How can I prevent myself from accessing a lambda captured variable or a parameter after I’m done with it?

Raymond

We saw last time that you can have your cake and eat it too: You can have a capturing lambda coroutine provided you copy the captures to the coroutine frame before the coroutine’s first suspension point. From that point onward, you use the copies in the frame instead of the original captured variables, because the original captured variables may no longer exist!

You therefore must exercise willpower to resist the temptation to access those captured variables, since they are now poison. Is there a way to help stop yourself from doing a bad thing? Like, put a “Do not touch” sticker on the captured variable?

We can do this by taking advantage of name hiding, which also goes by the name shadowing. Name hiding is normally something you are scared of, because it often happens by mistake:

int open_or_alt(char const* name, char const* altname)
{
    int fd = open(name, 0);
    if (fd == -1 && errno == ENOENT) {
        // accidentally shadowed outer "fd" variable
        int fd = open(altname, 0);
    }
    return fd;
}

In our case, we can use it on purpose. Suppose we define some type, call it hide_name, and we use it to hide the names of things we don’t want to see any more.

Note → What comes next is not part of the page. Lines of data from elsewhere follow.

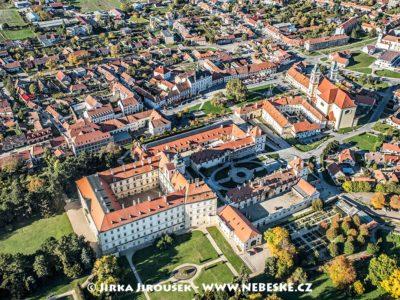 Zámek a náměstí Valtice a muzeum J1767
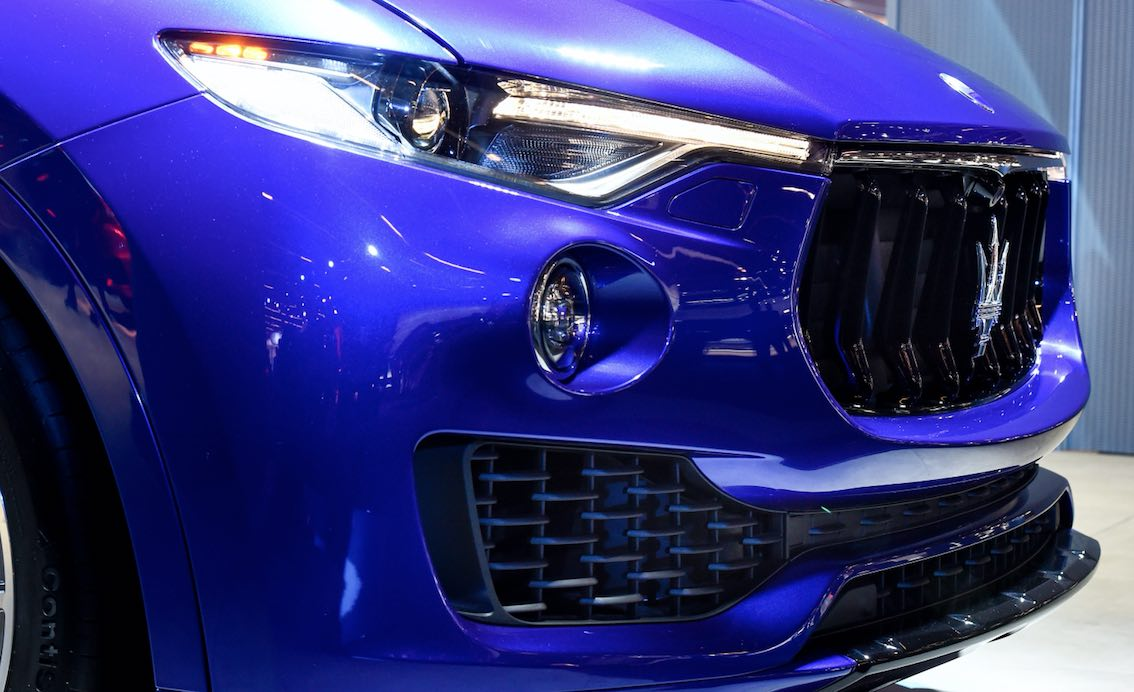 Maserati Levante 2018 Blau Kühler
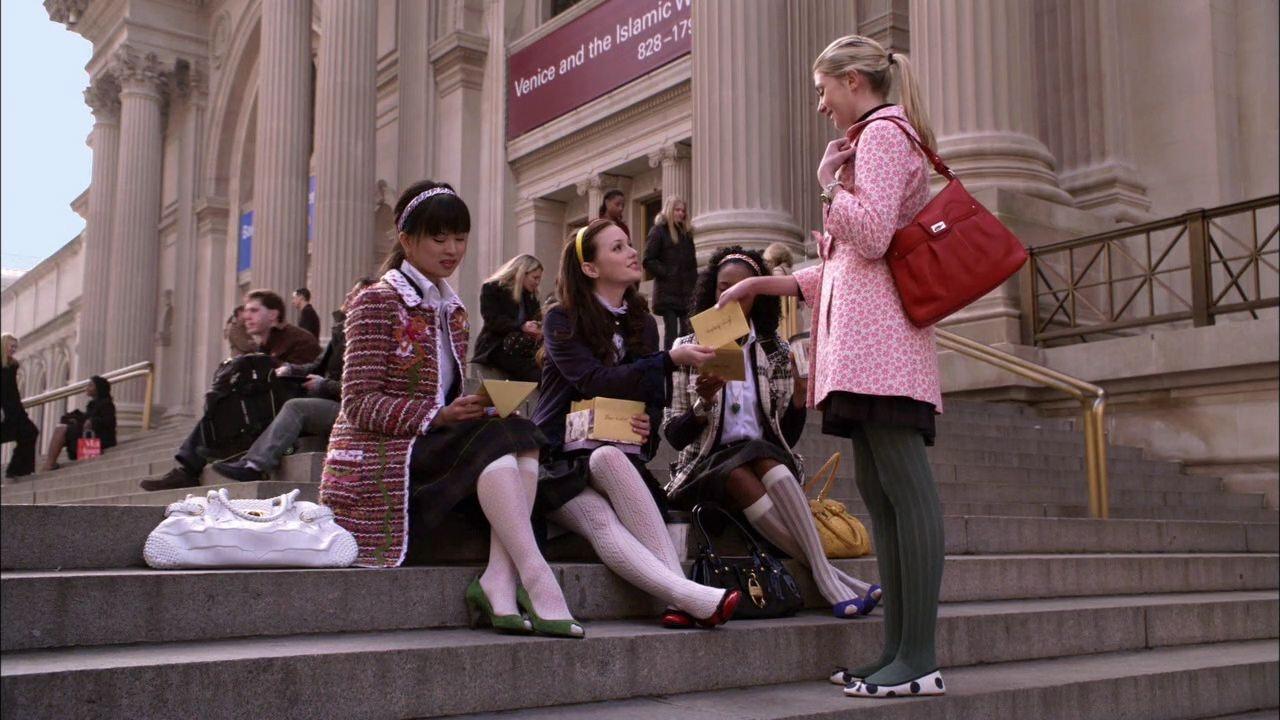 Resultado de imagen de gossip girl school scene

void RegisterClickHandler(Button const& button, int key)
{
    button.Click([key](auto&&, auto&&)
        -> winrt::fire_and_forget
        {
            auto copiedKey = key;
            hide_name key; // "key is now dead to me"
            co_await winrt::resume_background();
            NotifyClick(key); // want this to be an error
        });
}

What we’re doing is declaring a local variable named key which hides the captured variable with the same name. Any attempt to use key after the point of declaration will use the local variable version and not the captured variable version. Let’s assume that hide_name is carefully defined so that using it instead of the hidden variable has maximum likelihood of generating a compiler error. (We’ll look at how we can do this later.)

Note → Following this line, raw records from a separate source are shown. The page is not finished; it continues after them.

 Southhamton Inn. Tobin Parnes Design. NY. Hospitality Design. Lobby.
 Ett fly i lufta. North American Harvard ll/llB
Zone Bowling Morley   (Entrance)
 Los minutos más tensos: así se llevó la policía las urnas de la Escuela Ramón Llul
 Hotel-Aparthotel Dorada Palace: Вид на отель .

You can also hide parameters, which is handy if you have a coroutine that must accept parameters by reference (say, for some compatibility reason), but needs to access them after a suspension point.

// This used to refresh synchronously, but now we refresh
// asynchronously. The parameter is still passed by reference
// for compatibility.
winrt::fire_and_forget Refresh(winrt::com_ptr<Widget> const& widget)
{
    auto copiedWidget = widget;
    hide_name widget;
    co_await winrt::resume_background();
    copiedWidget->Reset();
    copiedWidget->Reload();
}

Note that you can hide names from outer scopes. You cannot hide a name from the same scope.

winrt::fire_and_forget GiveAwayTheWidget()
{
    Widget widget;
    widget.Initialize();
    GiveAway(std::move(widget));

    // Try to prevent accidentally using a moved-from variable.
    hide_name widget; // error

    ...
}

Since hide_name blah; is a declaration, you can hide multiple names by separate them with commas.

    hide_name a, b, c; // all three names are hidden

Okay, so the big question is “What should hide_name be in order to maximize the likelihood that using it will result in a compiler error?”

I came up with this:

using hide_name = void(struct hidden_name);

This says that hide_name is an alias for a function that accepts an incomplete type called hidden_name and which returns a void. When you write

hide_name a;

what you’re really saying is “a is a function that accepts an object of type hidden_name and which returns void.” It’s just a function declaration, not a variable declaration. But function names are still names, so they participate in name hiding.

Using the name a by itself will decay to a function pointer, which is not convertible to anything interesting. In particular, you can’t even do this:

void* p = &a;

Function pointers are not compatible with data pointers, so this catches the case where somebody accidentally tried to pass the address of a captured variable to something that accepts a void*.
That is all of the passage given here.